-------- Vorliegender Text --------

Entscheidungsstichwort (Thema)

Leistungen für Unterkunft und Heizung. Angemessenheit. Stadtteil. Wohnfläche. Quadratmeterpreis. Bemühungen zur Kostensenkung. Mitwirkungspflicht. Pauschalierung. Anhörung. Einstweilige Anordnung. Notlage. Prozesskostenhilfe. Hinreichende Erfolgsaussicht

 

Leitsatz (redaktionell)

Jedenfalls im Verfahren des einstweiligen Rechtsschutzes reicht es aus, wenn der Grundsicherungsträger den aus seiner Sicht angemessenen Quadratmeterpreis anhand Zeitungsannoncen und Internetrecherchen glaubhaft macht.

 

Normenkette

SGB II § 22 Abs. 1 S. 1, § 27 Nr. 1; SGB X § 41 Abs. 1 Nr. 3, Abs. 2; SGB XII § 28 Abs. 3; SGG §§ 73a, 86b Abs. 2; ZPO § 114

 

Gründe

Der Antragsteller begehrt von der Antragsgegnerin die Bewilligung der Kosten der Unterkunft in tatsächlicher Höhe nach dem Sozialgesetzbuch Zweites Buch (SGB II).

-------- Auszug der Daten --------

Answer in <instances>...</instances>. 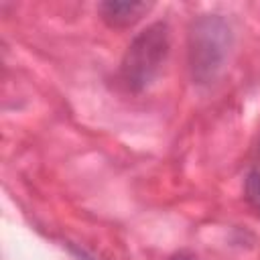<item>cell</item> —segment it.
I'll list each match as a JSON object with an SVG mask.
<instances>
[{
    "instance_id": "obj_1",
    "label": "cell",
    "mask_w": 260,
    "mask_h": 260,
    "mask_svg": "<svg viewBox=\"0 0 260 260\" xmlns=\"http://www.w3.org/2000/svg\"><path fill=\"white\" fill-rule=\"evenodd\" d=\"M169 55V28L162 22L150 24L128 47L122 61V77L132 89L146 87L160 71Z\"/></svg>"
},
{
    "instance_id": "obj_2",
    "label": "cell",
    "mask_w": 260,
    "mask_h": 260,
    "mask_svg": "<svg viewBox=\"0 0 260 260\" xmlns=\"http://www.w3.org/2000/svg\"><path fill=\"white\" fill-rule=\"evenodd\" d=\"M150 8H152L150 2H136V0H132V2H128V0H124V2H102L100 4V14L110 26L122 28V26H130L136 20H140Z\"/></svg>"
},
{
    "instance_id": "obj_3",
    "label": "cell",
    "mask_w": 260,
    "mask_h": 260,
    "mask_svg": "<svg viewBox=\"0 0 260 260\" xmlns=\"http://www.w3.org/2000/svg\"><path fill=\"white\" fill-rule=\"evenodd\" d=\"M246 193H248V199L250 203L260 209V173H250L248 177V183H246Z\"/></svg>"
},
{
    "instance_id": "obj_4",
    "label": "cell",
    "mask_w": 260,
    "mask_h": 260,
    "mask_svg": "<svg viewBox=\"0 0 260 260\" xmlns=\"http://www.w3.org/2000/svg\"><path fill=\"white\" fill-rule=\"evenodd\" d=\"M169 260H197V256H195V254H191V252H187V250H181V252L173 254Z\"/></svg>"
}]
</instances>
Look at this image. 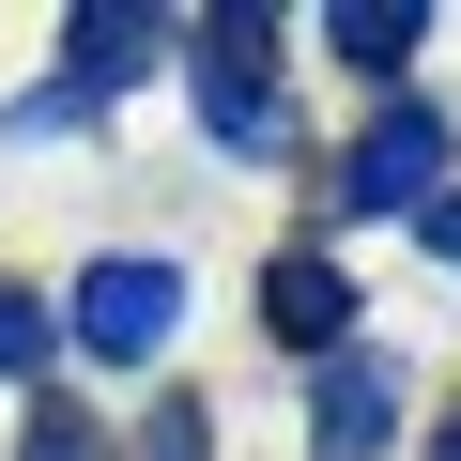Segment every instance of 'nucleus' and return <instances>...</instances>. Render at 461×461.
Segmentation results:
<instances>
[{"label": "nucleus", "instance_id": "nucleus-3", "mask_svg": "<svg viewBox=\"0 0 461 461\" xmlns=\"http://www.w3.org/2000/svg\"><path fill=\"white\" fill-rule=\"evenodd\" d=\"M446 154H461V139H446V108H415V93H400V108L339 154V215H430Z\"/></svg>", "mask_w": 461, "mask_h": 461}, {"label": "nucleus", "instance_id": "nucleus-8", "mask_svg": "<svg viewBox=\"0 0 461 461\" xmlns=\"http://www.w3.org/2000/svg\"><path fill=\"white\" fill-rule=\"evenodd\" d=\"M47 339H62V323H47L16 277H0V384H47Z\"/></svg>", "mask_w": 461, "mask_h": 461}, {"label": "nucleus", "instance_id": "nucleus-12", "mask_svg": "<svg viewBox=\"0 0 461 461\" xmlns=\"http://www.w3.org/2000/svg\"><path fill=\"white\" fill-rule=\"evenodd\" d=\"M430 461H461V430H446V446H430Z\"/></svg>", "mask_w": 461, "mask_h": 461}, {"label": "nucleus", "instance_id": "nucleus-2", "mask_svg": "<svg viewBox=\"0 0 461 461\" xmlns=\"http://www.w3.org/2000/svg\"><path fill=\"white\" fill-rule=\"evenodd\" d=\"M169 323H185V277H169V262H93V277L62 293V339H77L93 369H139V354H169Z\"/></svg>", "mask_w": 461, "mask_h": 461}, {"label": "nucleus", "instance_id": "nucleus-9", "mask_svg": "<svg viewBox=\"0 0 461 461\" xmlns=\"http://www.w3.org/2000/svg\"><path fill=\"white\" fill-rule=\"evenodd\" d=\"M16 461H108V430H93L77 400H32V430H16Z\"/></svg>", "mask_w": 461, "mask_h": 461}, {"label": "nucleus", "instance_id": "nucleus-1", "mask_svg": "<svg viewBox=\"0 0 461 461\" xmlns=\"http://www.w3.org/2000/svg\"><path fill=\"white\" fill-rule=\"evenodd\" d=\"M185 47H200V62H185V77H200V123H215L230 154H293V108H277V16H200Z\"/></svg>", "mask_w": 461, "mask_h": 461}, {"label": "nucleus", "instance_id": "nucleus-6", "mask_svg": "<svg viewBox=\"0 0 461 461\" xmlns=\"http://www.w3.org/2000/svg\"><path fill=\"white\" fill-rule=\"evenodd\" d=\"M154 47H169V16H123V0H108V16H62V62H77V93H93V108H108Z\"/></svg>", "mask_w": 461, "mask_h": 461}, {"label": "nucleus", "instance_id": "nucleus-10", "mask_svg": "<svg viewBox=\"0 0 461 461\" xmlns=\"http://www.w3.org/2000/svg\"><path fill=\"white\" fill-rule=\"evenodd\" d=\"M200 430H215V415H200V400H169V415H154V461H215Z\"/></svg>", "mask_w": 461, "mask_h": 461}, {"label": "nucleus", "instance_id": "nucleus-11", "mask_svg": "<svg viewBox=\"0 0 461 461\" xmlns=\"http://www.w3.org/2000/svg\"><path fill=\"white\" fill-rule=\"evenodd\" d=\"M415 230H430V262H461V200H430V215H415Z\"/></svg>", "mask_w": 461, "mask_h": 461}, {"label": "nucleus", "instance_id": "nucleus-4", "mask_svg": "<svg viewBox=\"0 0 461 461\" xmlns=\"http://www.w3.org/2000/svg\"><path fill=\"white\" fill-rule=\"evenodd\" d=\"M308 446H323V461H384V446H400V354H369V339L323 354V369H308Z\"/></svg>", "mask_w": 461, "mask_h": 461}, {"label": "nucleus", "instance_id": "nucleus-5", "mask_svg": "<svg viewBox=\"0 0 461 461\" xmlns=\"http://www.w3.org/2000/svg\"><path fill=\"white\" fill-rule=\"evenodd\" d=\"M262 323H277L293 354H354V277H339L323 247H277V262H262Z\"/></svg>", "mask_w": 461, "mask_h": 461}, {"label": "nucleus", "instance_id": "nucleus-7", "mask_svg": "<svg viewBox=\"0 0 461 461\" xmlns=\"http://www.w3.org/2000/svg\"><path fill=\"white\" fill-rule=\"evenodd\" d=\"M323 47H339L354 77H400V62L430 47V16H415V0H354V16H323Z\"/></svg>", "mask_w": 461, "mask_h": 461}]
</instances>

--------

* **Aufgabenstellung**
Womit darf der Grundsicherungsträger laut dem Leitsatz der Gerichtsentscheidung zu Unterkunftskosten den aus seiner Sicht angemessenen Quadratmeterpreis im einstweiligen Rechtsschutz glaubhaft machen?

* **Lösung**
Anhand von Zeitungsannoncen und Internetrecherchen.